We will need to find out just what exactly are the smallest information units (i.e. islands) and which rules govern the process of deciding which islands are to be linked and which not.
I also enjoyed Hofstadter's analogy with respect to comparing human cognition to an ant colony very much. It seems dazzling to find out just what exactly which member of an ant colony is doing and which goal each member is trying to achieve. It is even ever more fascinating to find out what the colony as whole is capable of doing by merging the actions of the various members into a larger framework.
This kinds of thoughts shall be our starting point for further research...

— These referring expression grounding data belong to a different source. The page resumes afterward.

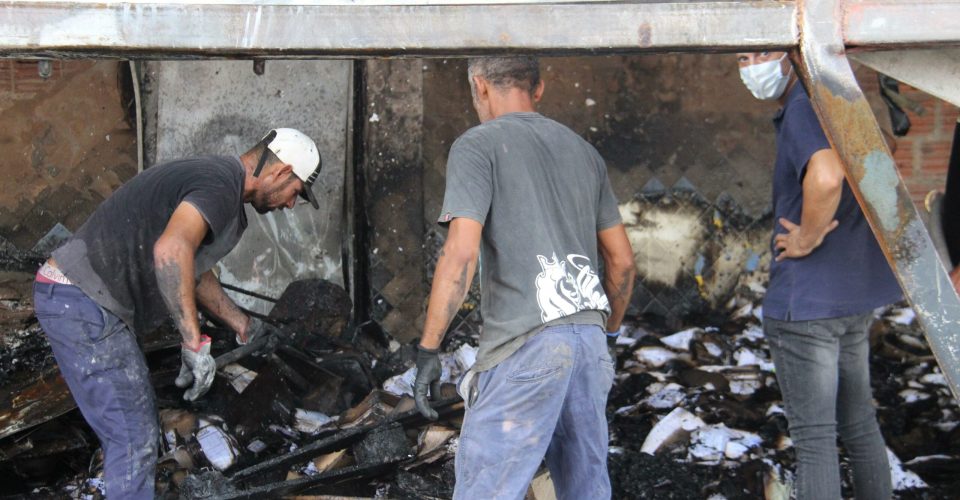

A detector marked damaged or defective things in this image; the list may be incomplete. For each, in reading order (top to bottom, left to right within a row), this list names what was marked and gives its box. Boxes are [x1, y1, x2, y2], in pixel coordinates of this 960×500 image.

rusty metal beam [0, 1, 796, 59]
rusted metal bar [0, 1, 796, 59]
rusted metal bar [800, 0, 960, 400]
rusty metal beam [800, 0, 960, 400]
charred rubble [0, 266, 956, 496]
burnt debris pile [0, 272, 956, 498]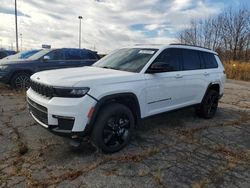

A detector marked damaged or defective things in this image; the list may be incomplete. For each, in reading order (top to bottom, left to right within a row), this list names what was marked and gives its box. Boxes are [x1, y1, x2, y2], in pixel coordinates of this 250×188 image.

cracked asphalt [0, 79, 250, 188]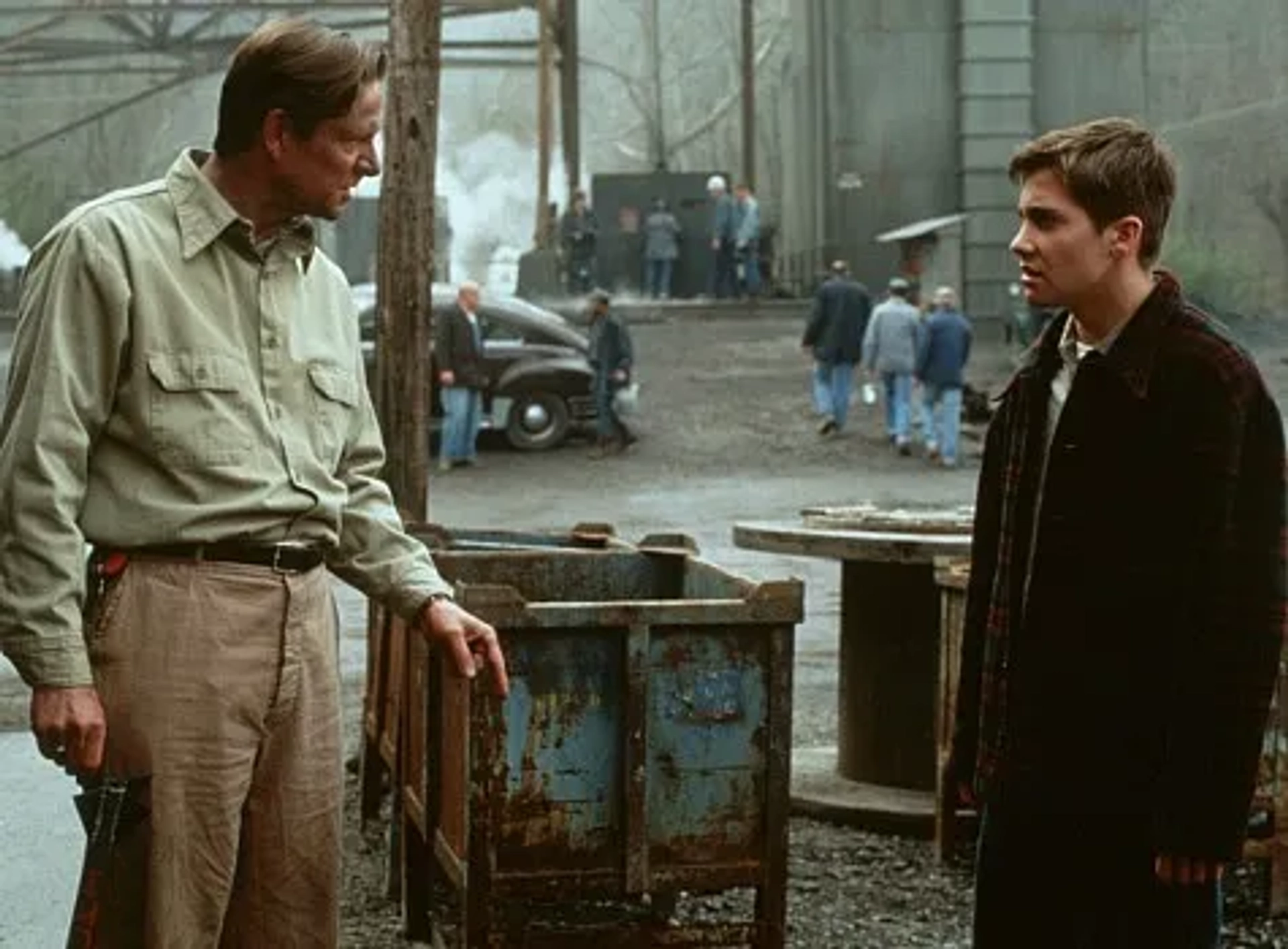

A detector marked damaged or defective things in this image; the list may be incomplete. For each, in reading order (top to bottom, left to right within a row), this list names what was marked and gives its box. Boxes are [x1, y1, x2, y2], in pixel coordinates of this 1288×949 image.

rusty metal bin [408, 539, 800, 944]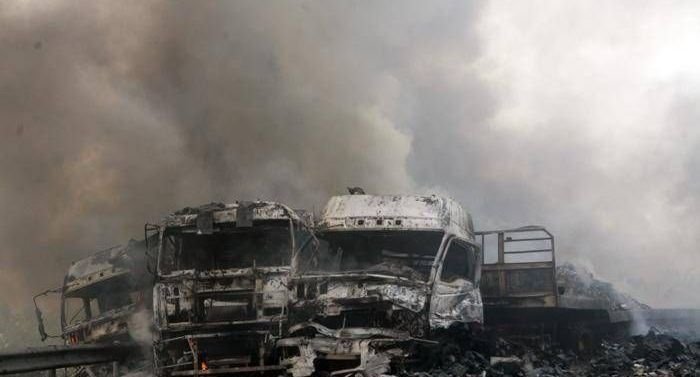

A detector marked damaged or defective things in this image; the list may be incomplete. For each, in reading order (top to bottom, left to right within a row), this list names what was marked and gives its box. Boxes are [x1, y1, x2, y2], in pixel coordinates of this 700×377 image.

Monday, September 14, 2009

pages 35 to 55

One important aspect addressed in this part of the book is the question what the key to intelligence is; is it knowledge, a knowledge-independent core, a combination of both or perhaps even something different?
Whatever the answer is, I believe that so much is probably true: We won't be able to put our fingers on any single aspect. Given the extremely complex structure of our brain, a simple answer simply doesn't appear conceivable.
However, it seems likely that intelligence emerges from a very sophisticated interconnectedness of various underlying substructures.
My first thought was that knowledge must be one of these substructures. After all it is the case that without knowledge one is lost in time and space - without being able to integrate sensory inputs into meaningful patterns. But then again I can imagine a system to start out completely without any knowledge at all and to emerge into an actually intelligent system merely by analyzing the incoming patterns via a "knowledge-independent core". Immediately after birth/creation of such a system the agent may not be intelligent yet in the way we think of intelligence. But I am willing to call a system intelligent even if it is only potentially intelligent, i.e. if it has the inherent ability to gain intelligence.

Monday, September 7, 2009

Introduction

Studying Cognitive Science means having the wish to understand how cognition actually works.
One major cornerstone in this endeavor is Douglas Hofstadter. He believes that the core principle of intelligence is the ability to form analogies.
Concepts are not static but rather "fluid". Ideas and theories about one entity or another can therefore also be applied to previously unseen entities.
Trying to apply this principle to realm of artificial intelligence remains widely unsolved:
Computers simply do not "understand" in a strong sense what they are actually computing.
Nowadays it is therefore merely impossible for a computer system to abstract knowledge from one domain and apply it to another.